• LISTED ENTRIES:
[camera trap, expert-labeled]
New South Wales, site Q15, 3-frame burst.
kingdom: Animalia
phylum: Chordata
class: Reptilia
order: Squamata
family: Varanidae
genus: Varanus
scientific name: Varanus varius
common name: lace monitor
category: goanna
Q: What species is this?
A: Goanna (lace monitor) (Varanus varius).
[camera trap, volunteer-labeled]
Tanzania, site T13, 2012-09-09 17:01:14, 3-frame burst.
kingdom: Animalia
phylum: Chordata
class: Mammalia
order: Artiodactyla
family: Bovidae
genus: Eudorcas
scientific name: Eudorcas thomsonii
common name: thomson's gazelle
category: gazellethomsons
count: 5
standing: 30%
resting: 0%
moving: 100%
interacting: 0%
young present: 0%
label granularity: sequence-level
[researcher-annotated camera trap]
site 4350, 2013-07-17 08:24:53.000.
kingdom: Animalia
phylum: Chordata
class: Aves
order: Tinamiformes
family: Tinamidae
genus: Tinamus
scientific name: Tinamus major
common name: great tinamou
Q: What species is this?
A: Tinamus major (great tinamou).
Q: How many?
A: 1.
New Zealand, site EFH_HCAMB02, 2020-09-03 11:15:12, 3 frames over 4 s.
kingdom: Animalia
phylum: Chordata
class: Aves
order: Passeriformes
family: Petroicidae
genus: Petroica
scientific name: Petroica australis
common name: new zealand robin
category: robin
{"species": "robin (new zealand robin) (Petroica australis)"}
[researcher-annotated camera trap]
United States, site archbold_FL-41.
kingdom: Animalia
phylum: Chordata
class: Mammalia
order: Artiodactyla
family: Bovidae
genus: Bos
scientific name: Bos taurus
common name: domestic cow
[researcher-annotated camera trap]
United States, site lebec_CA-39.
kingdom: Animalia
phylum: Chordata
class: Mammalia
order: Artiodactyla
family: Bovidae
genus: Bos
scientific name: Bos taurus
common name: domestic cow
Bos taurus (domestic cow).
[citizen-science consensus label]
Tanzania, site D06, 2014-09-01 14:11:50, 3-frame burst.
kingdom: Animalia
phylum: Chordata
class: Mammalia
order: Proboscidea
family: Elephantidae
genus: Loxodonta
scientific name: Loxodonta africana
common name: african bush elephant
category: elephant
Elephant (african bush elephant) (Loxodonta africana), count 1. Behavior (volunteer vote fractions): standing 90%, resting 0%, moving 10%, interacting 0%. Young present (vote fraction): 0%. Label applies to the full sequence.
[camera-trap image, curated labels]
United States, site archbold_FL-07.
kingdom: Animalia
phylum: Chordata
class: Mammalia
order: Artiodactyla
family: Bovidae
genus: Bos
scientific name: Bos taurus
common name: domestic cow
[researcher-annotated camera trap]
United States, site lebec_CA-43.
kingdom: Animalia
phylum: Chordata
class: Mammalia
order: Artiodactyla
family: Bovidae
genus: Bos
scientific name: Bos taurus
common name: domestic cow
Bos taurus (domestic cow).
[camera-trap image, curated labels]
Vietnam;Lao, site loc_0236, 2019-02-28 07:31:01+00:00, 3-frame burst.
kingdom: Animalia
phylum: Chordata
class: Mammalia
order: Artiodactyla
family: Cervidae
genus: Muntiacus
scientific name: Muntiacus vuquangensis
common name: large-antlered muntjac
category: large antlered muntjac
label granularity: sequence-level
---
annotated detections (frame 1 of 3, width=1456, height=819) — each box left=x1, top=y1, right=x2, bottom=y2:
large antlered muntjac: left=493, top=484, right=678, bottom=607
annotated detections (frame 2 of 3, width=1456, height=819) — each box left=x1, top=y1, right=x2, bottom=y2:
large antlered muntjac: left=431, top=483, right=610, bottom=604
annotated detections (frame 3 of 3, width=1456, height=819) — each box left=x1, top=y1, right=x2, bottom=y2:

• GOAL OF THE EXERCISE: Write the entries above out again, verbatim.

• FINISHED TASK:
[camera trap, expert-labeled]
New South Wales, site Q15, 3-frame burst.
kingdom: Animalia
phylum: Chordata
class: Reptilia
order: Squamata
family: Varanidae
genus: Varanus
scientific name: Varanus varius
common name: lace monitor
category: goanna
Q: What species is this?
A: Goanna (lace monitor) (Varanus varius).
[camera trap, volunteer-labeled]
Tanzania, site T13, 2012-09-09 17:01:14, 3-frame burst.
kingdom: Animalia
phylum: Chordata
class: Mammalia
order: Artiodactyla
family: Bovidae
genus: Eudorcas
scientific name: Eudorcas thomsonii
common name: thomson's gazelle
category: gazellethomsons
count: 5
standing: 30%
resting: 0%
moving: 100%
interacting: 0%
young present: 0%
label granularity: sequence-level
[researcher-annotated camera trap]
site 4350, 2013-07-17 08:24:53.000.
kingdom: Animalia
phylum: Chordata
class: Aves
order: Tinamiformes
family: Tinamidae
genus: Tinamus
scientific name: Tinamus major
common name: great tinamou
Q: What species is this?
A: Tinamus major (great tinamou).
Q: How many?
A: 1.
New Zealand, site EFH_HCAMB02, 2020-09-03 11:15:12, 3 frames over 4 s.
kingdom: Animalia
phylum: Chordata
class: Aves
order: Passeriformes
family: Petroicidae
genus: Petroica
scientific name: Petroica australis
common name: new zealand robin
category: robin
{"species": "robin (new zealand robin) (Petroica australis)"}
[researcher-annotated camera trap]
United States, site archbold_FL-41.
kingdom: Animalia
phylum: Chordata
class: Mammalia
order: Artiodactyla
family: Bovidae
genus: Bos
scientific name: Bos taurus
common name: domestic cow
[researcher-annotated camera trap]
United States, site lebec_CA-39.
kingdom: Animalia
phylum: Chordata
class: Mammalia
order: Artiodactyla
family: Bovidae
genus: Bos
scientific name: Bos taurus
common name: domestic cow
Bos taurus (domestic cow).
[citizen-science consensus label]
Tanzania, site D06, 2014-09-01 14:11:50, 3-frame burst.
kingdom: Animalia
phylum: Chordata
class: Mammalia
order: Proboscidea
family: Elephantidae
genus: Loxodonta
scientific name: Loxodonta africana
common name: african bush elephant
category: elephant
Elephant (african bush elephant) (Loxodonta africana), count 1. Behavior (volunteer vote fractions): standing 90%, resting 0%, moving 10%, interacting 0%. Young present (vote fraction): 0%. Label applies to the full sequence.
[camera-trap image, curated labels]
United States, site archbold_FL-07.
kingdom: Animalia
phylum: Chordata
class: Mammalia
order: Artiodactyla
family: Bovidae
genus: Bos
scientific name: Bos taurus
common name: domestic cow
[researcher-annotated camera trap]
United States, site lebec_CA-43.
kingdom: Animalia
phylum: Chordata
class: Mammalia
order: Artiodactyla
family: Bovidae
genus: Bos
scientific name: Bos taurus
common name: domestic cow
Bos taurus (domestic cow).
[camera-trap image, curated labels]
Vietnam;Lao, site loc_0236, 2019-02-28 07:31:01+00:00, 3-frame burst.
kingdom: Animalia
phylum: Chordata
class: Mammalia
order: Artiodactyla
family: Cervidae
genus: Muntiacus
scientific name: Muntiacus vuquangensis
common name: large-antlered muntjac
category: large antlered muntjac
label granularity: sequence-level
---
annotated detections (frame 1 of 3, width=1456, height=819) — each box left=x1, top=y1, right=x2, bottom=y2:
large antlered muntjac: left=493, top=484, right=678, bottom=607
annotated detections (frame 2 of 3, width=1456, height=819) — each box left=x1, top=y1, right=x2, bottom=y2:
large antlered muntjac: left=431, top=483, right=610, bottom=604
annotated detections (frame 3 of 3, width=1456, height=819) — each box left=x1, top=y1, right=x2, bottom=y2:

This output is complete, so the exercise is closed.